▸ **Consigne de travail**
Restituez mot pour mot le passage du texte sur la leçon de droit international de Ban Ki-moon, de « 1/ L’ONU est » à « respect des textes. ».

▸ **Texte source**
Les
actualités du droit
Ban Ki-moon fait
une leçon de droit international à Obama
Gilles Devers
Mercredi 4 septembre 2013
Alors que Barack et François s’apprêtent
à mettre leur treillis pour punir
Bachar, Ban Ki-moon a rencontré la
presse au siège de l’ONU pour dire que
cette « punition » serait une grave
violation du droit international. Un
rappel de base, mais les bandits
internationaux se croient les plus
forts… Or, si les armes gagnent les
batailles, aucune victoire n’est durable
sans le droit. Toute l’histoire le
prouve.
1/ L’ONU est le gardien du droit
international
Si on parle de droit international, il
n’est pas de meilleure source que le
droit de l’ONU, et le respect du droit
s’apprécie de manière simple : par le
respect des textes.
Les Etats-Unis (Amérique du Nord)

▸ **Données enregistrées**
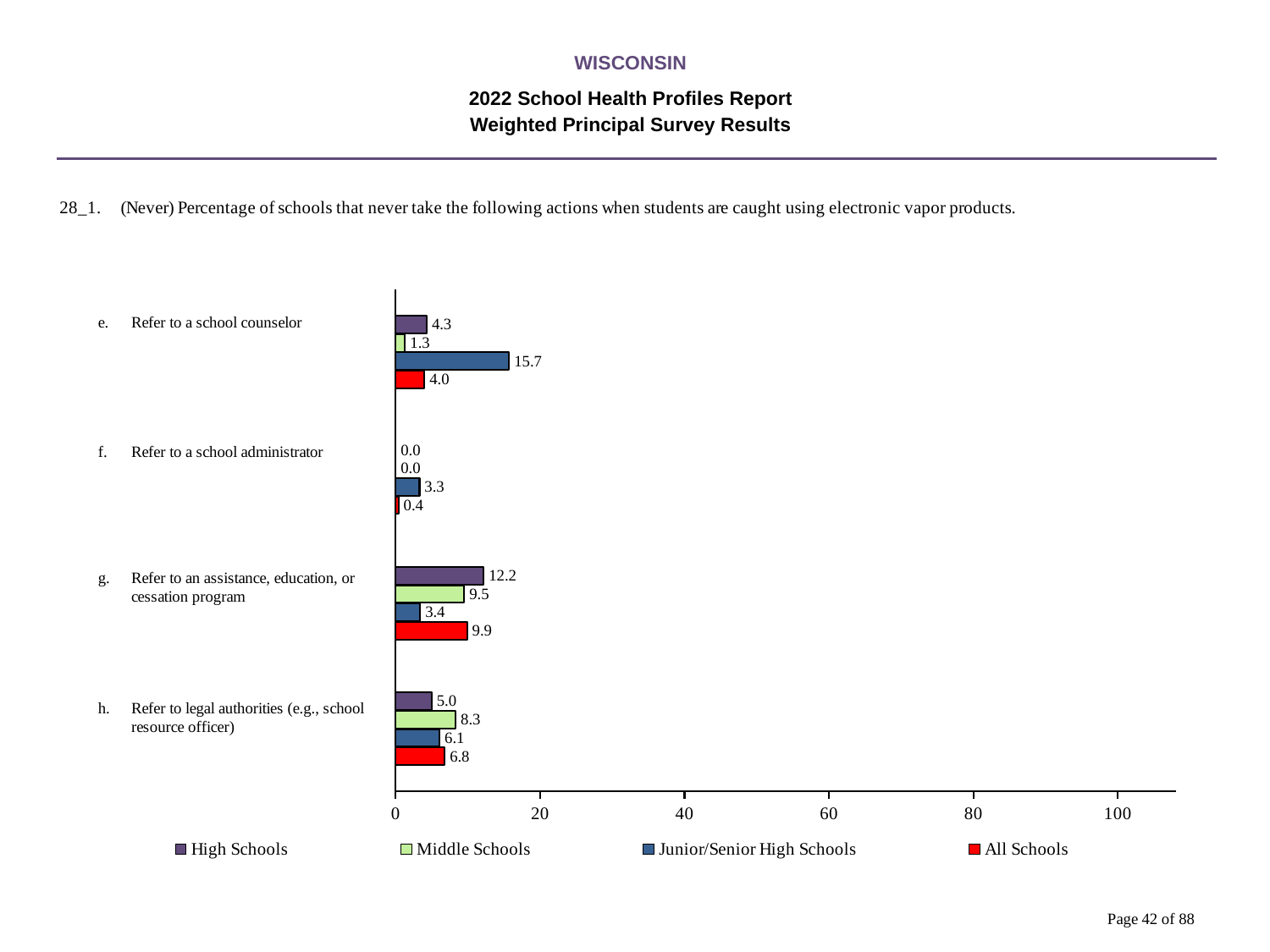
Which category has the lowest value for All Schools? Refer to a school administrator Is the Junior/Senior High Schools value for 'Refer to a school counselor' greater or less than 20? less What is the difference between the Junior/Senior High Schools value and the Middle Schools value for 'Refer to a school counselor'? 14.4 For 'Refer to legal authorities (e.g., school resource officer)', which is larger: the Middle Schools value or the High Schools value? Middle Schools What is the value for High Schools for 'Refer to a school administrator'? 0.0 How many series does the legend list? 4 How many categories are shown on the chart? 4 What kind of chart is shown on the slide? bar chart What is the value for All Schools for 'Refer to an assistance, education, or cessation program'? 9.9 What is the value for Junior/Senior High Schools for 'Refer to a school counselor'? 15.7 What is the value for Middle Schools for 'Refer to legal authorities (e.g., school resource officer)'? 8.3 Which category has the highest value for High Schools? Refer to an assistance, education, or cessation program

▸ **Résultat ci-dessous**
1/ L’ONU est le gardien du droit
international
Si on parle de droit international, il
n’est pas de meilleure source que le
droit de l’ONU, et le respect du droit
s’apprécie de manière simple : par le
respect des textes.